#### DATA LISTING
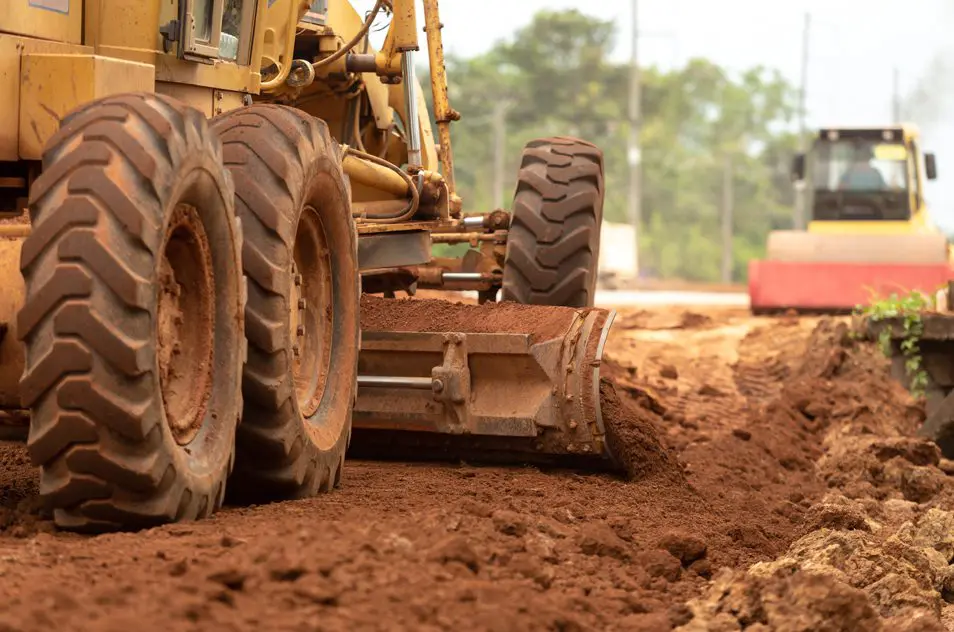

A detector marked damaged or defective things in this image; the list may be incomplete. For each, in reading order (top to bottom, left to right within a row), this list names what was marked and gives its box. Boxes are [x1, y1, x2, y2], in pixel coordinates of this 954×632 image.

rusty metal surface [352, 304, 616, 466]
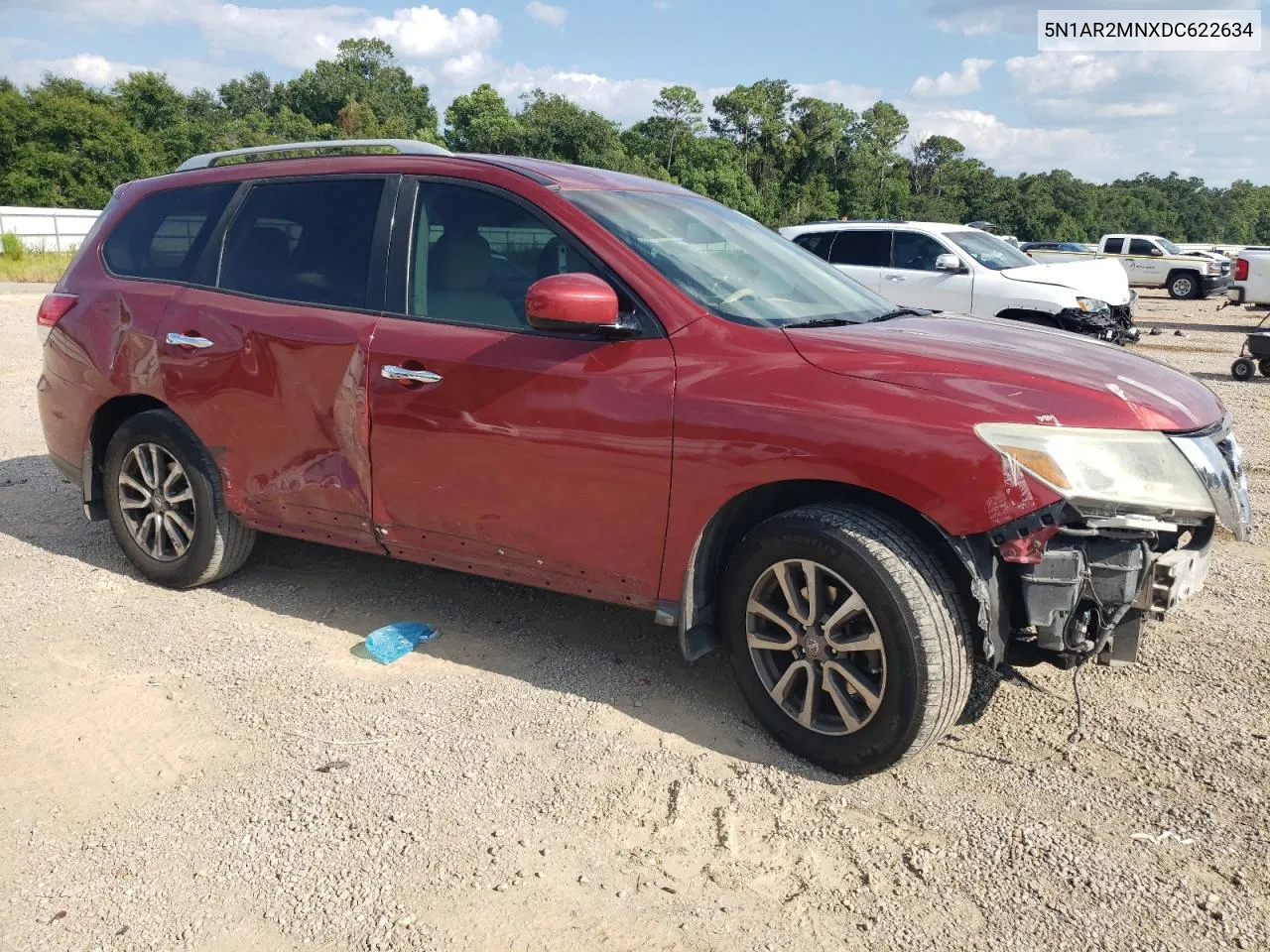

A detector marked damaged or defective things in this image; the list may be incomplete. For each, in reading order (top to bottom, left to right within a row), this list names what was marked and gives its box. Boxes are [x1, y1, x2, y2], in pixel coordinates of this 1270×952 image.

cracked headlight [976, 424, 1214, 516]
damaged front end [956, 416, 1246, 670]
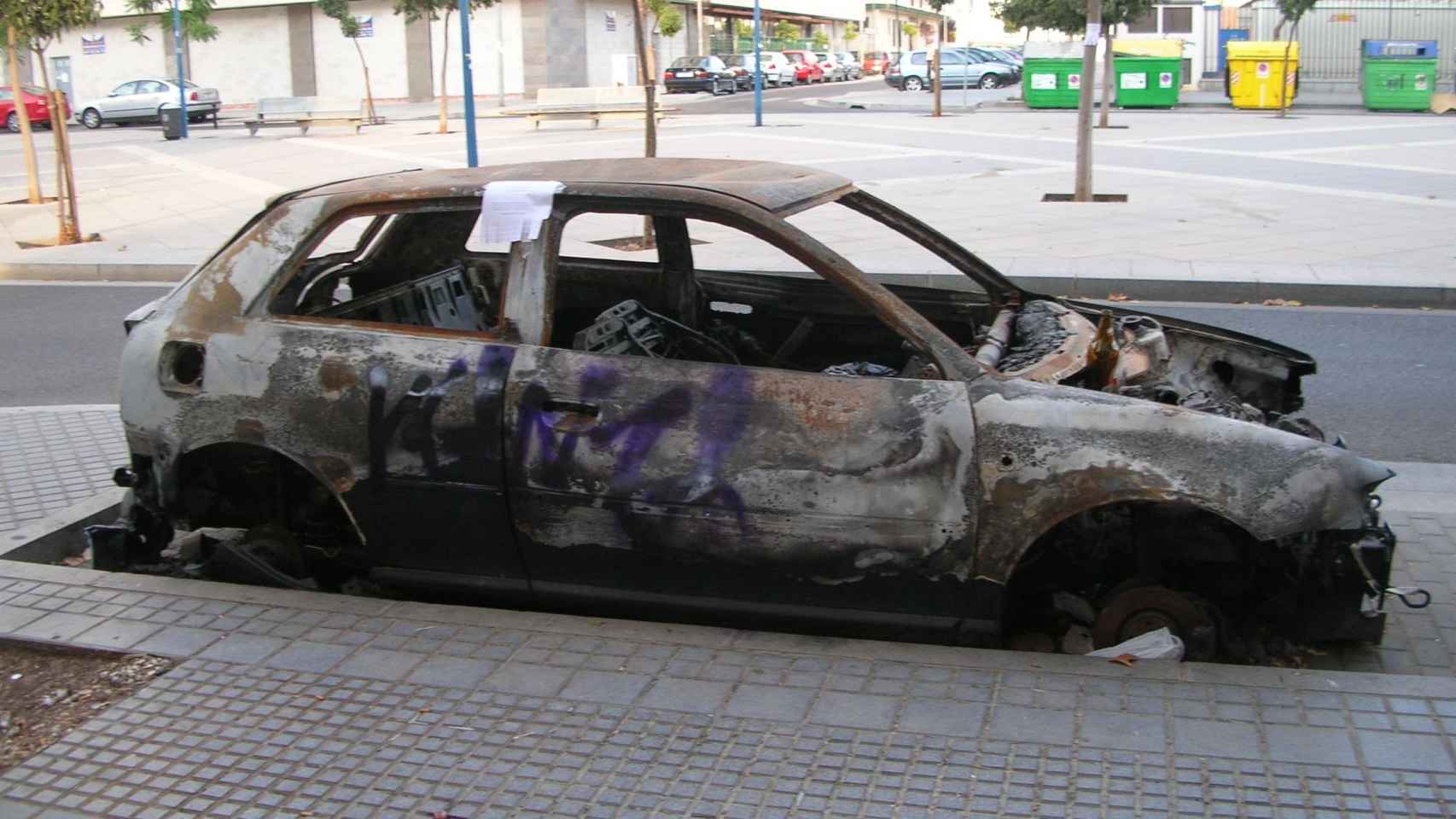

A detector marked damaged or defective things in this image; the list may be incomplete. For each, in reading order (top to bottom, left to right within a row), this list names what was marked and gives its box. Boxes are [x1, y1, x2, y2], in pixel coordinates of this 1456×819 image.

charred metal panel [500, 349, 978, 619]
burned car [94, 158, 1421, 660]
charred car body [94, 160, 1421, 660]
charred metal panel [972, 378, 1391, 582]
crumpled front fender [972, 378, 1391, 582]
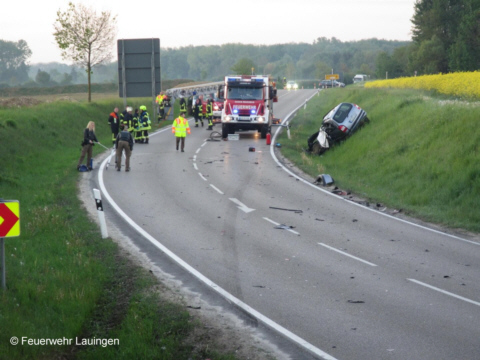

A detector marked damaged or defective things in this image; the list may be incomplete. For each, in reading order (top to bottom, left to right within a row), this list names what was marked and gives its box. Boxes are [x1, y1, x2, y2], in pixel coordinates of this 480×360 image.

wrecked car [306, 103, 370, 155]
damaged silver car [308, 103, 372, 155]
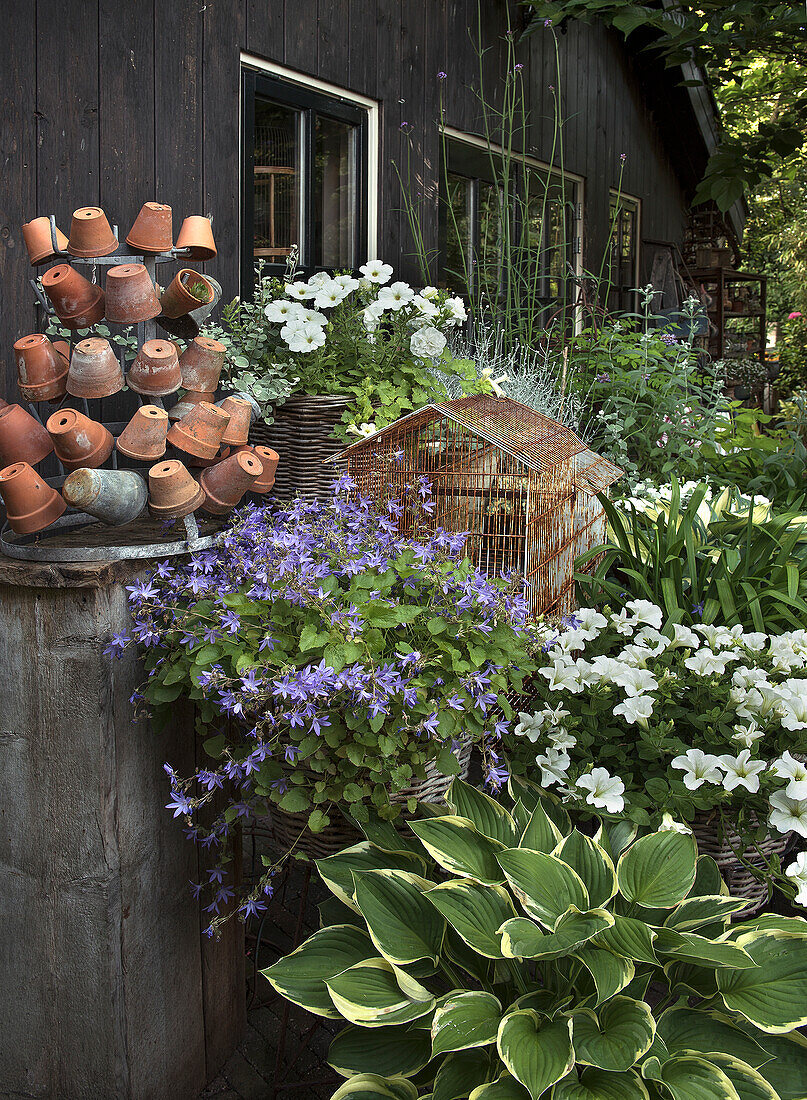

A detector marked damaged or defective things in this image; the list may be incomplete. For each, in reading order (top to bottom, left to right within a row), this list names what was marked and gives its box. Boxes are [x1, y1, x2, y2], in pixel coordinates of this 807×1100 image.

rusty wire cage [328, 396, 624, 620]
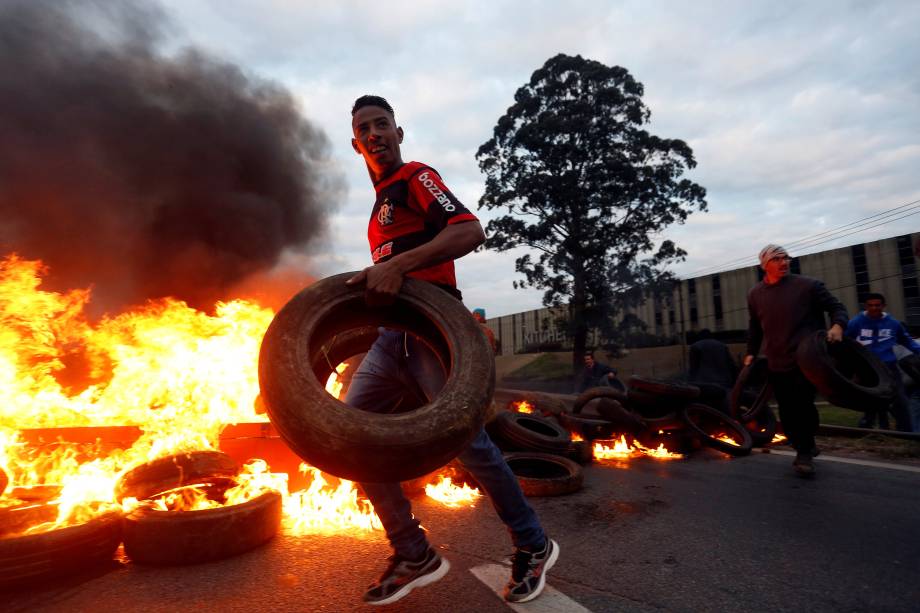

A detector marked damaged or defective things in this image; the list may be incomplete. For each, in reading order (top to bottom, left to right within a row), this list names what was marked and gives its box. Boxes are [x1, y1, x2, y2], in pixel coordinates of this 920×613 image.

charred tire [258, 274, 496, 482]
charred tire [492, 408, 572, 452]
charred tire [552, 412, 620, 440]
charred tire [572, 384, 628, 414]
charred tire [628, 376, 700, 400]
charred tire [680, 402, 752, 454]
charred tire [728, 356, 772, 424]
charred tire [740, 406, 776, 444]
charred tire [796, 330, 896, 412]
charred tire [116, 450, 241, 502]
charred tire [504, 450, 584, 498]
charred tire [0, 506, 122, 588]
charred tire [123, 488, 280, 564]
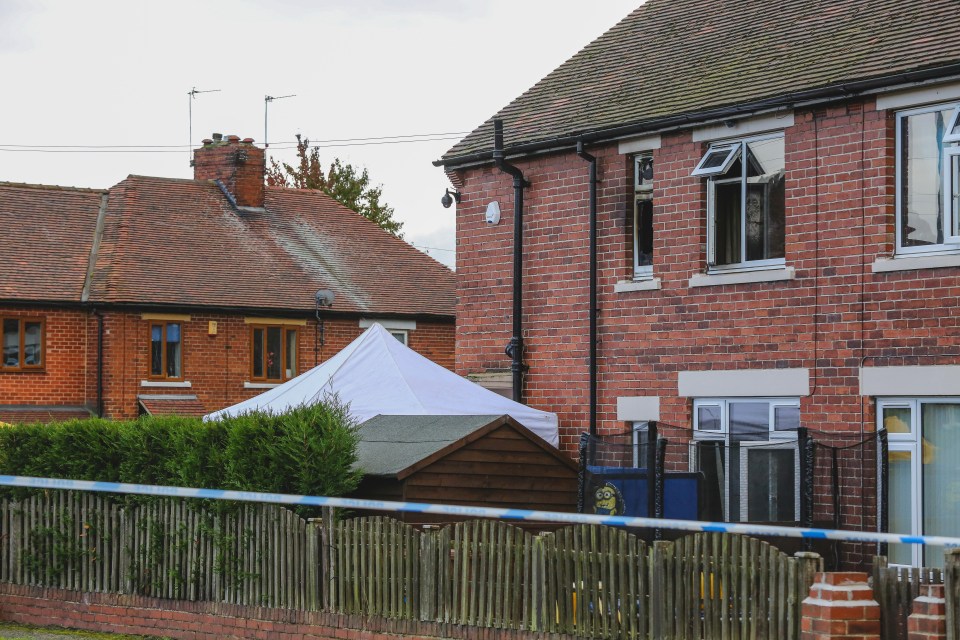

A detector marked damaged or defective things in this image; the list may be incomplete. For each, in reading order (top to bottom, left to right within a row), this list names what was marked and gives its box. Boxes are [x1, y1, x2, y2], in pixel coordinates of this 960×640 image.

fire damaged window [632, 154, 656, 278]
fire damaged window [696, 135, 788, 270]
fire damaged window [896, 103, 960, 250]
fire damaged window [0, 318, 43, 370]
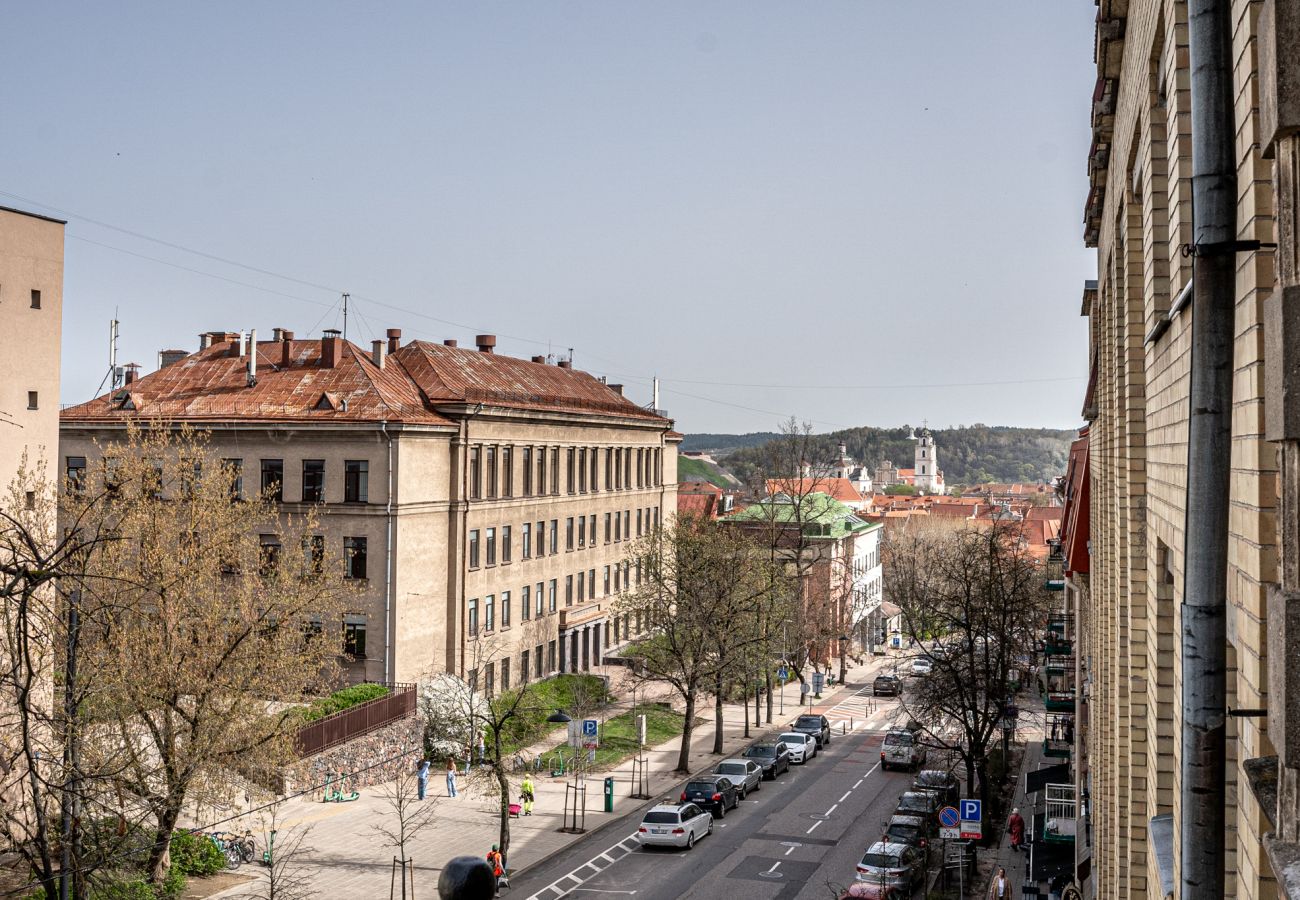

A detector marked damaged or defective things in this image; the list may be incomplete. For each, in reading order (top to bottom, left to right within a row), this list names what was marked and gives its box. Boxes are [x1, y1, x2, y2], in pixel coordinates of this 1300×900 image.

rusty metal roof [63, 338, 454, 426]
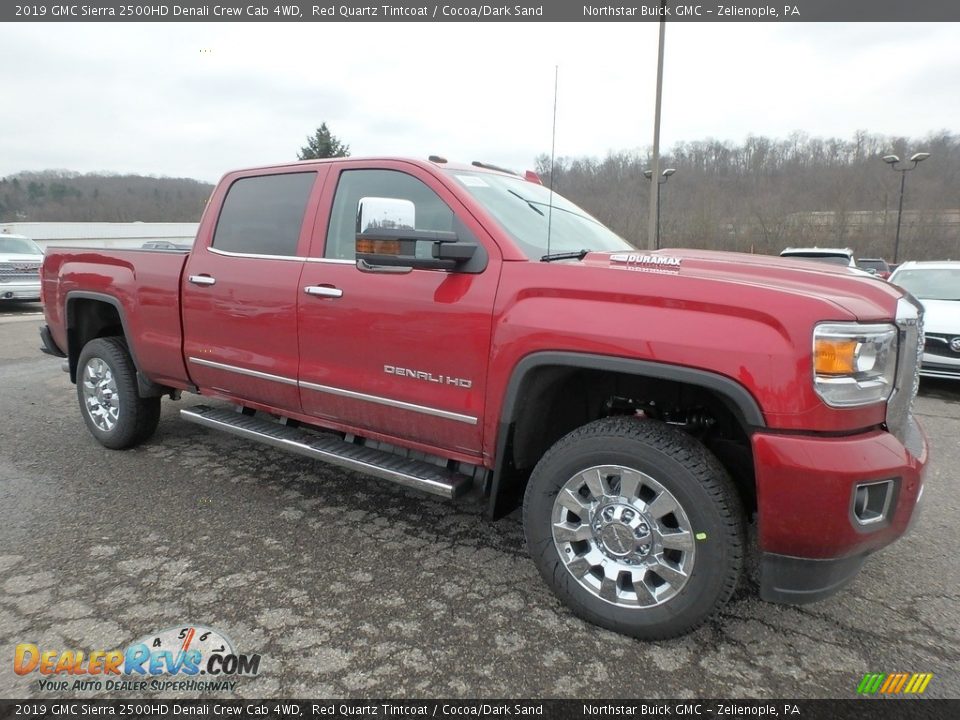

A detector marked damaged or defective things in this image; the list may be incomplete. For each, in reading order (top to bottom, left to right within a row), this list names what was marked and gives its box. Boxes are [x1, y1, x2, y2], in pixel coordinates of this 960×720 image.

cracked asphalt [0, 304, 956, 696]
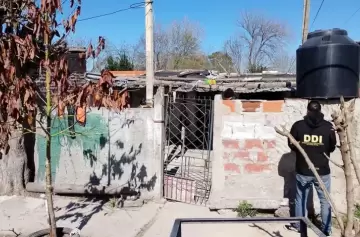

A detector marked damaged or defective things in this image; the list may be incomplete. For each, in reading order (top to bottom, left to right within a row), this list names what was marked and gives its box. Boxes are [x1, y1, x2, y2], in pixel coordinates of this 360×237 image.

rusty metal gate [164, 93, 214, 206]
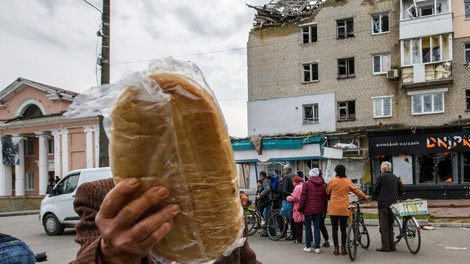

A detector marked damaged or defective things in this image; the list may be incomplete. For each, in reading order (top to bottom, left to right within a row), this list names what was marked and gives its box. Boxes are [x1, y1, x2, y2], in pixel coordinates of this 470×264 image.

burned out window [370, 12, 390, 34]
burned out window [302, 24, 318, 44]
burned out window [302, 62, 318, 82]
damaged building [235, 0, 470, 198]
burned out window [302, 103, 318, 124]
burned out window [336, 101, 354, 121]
########
> _TASK TO CARRY OUT_
Could the material above be written out again word for word, with the pictures dropped?

> _RESULT OF THE EXERCISE_
A detector marked damaged or defective things in this image; the list may be incomplete. For each, in reading order (top to bottom, left to right within a row), this list names what was marked and gives its box. Boxes are [x1, y1, x2, y2], in pixel coordinates of this 954×632 image.

rusty metal surface [352, 304, 616, 466]

A detector marked damaged or defective things in this image; the list may be incomplete. For each, in reading order (top to bottom, left to right within a row), this list names what was marked and gives its box. Boxes are [x1, y1, x2, y2], in pixel coordinates of this 1270×952 image.

cracked headlight [976, 424, 1214, 516]
damaged front end [956, 416, 1246, 670]

A detector marked damaged or defective things in this image; the list may be incomplete. For each, in reading order (top to bottom, left to right within a row), this list names what was marked and gives its box. Boxes are [x1, y1, x2, y2], in pixel coordinates of this 1456×819 image.

charred metal panel [500, 349, 978, 619]
burned car [94, 158, 1421, 660]
charred car body [94, 160, 1421, 660]
charred metal panel [972, 378, 1391, 582]
crumpled front fender [972, 378, 1391, 582]

A detector marked damaged or defective things in this image; the list may be incomplete. For each, in reading order (top to bottom, left to right within a row), this list names what was marked and gives its box. Boxes are [x1, y1, x2, y2], in pixel coordinates of this 480×360 image.

wrecked car [306, 103, 370, 155]
damaged silver car [308, 103, 372, 155]

A detector marked damaged or defective things in this image; the list may be incomplete. For each, in reading order (top to bottom, left to right within a row), this list names what was marked and gives its box. Boxes are [x1, y1, x2, y2], in pixel coordinates of this 807×1100 image.

rusty wire cage [328, 396, 624, 620]

A detector marked damaged or defective things in this image; the list may be incomplete. For each, in reading order (top to bottom, left to right within a row), this list names what was marked and gives its box. Boxes are [x1, y1, x2, y2], in pixel coordinates of this 920×613 image.

charred tire [258, 274, 496, 482]
charred tire [492, 408, 572, 452]
charred tire [552, 412, 620, 440]
charred tire [572, 384, 628, 414]
charred tire [628, 376, 700, 400]
charred tire [680, 402, 752, 454]
charred tire [728, 356, 772, 424]
charred tire [740, 406, 776, 444]
charred tire [796, 330, 896, 412]
charred tire [116, 450, 241, 502]
charred tire [504, 450, 584, 498]
charred tire [0, 506, 122, 588]
charred tire [123, 488, 280, 564]

A detector marked damaged or defective things in this image; the list may be incomplete. For each, in reading order (top to bottom, left to right within a row), this list names what was marked and gives its box. Boxes are [x1, y1, x2, y2], in pixel coordinates of this 960×640 image.

fire damaged window [632, 154, 656, 278]
fire damaged window [696, 135, 788, 270]
fire damaged window [896, 103, 960, 250]
fire damaged window [0, 318, 43, 370]

A detector marked damaged or defective things in this image; the list may be incomplete. For each, in reading order (top to bottom, left to right within a row), this list names what was marked and gives its box. Boxes are [x1, y1, x2, y2], in pixel coordinates of this 1300×900 image.

rusty metal roof [63, 338, 454, 426]

A detector marked damaged or defective things in this image; the list may be incomplete. For each, in reading order (top to bottom, left to right within a row), this list names what was marked and gives its box. Boxes are [x1, y1, x2, y2], in pixel coordinates of this 960×720 image.

cracked asphalt [0, 304, 956, 696]

A detector marked damaged or defective things in this image; the list may be incomplete. For each, in reading order (top to bottom, left to right within a row), this list names what was marked and gives its box. Boxes are [x1, y1, x2, y2], in pixel coordinates of this 360×237 image.

rusty metal gate [164, 93, 214, 206]

A detector marked damaged or defective things in this image; the list may be incomplete. For each, in reading order (top to bottom, left to right within a row), this list names what was marked and gives its box. Boxes are [x1, y1, x2, y2], in pixel coordinates of this 470×264 image.

burned out window [370, 12, 390, 34]
burned out window [302, 24, 318, 44]
burned out window [302, 62, 318, 82]
damaged building [235, 0, 470, 198]
burned out window [302, 103, 318, 124]
burned out window [336, 101, 354, 121]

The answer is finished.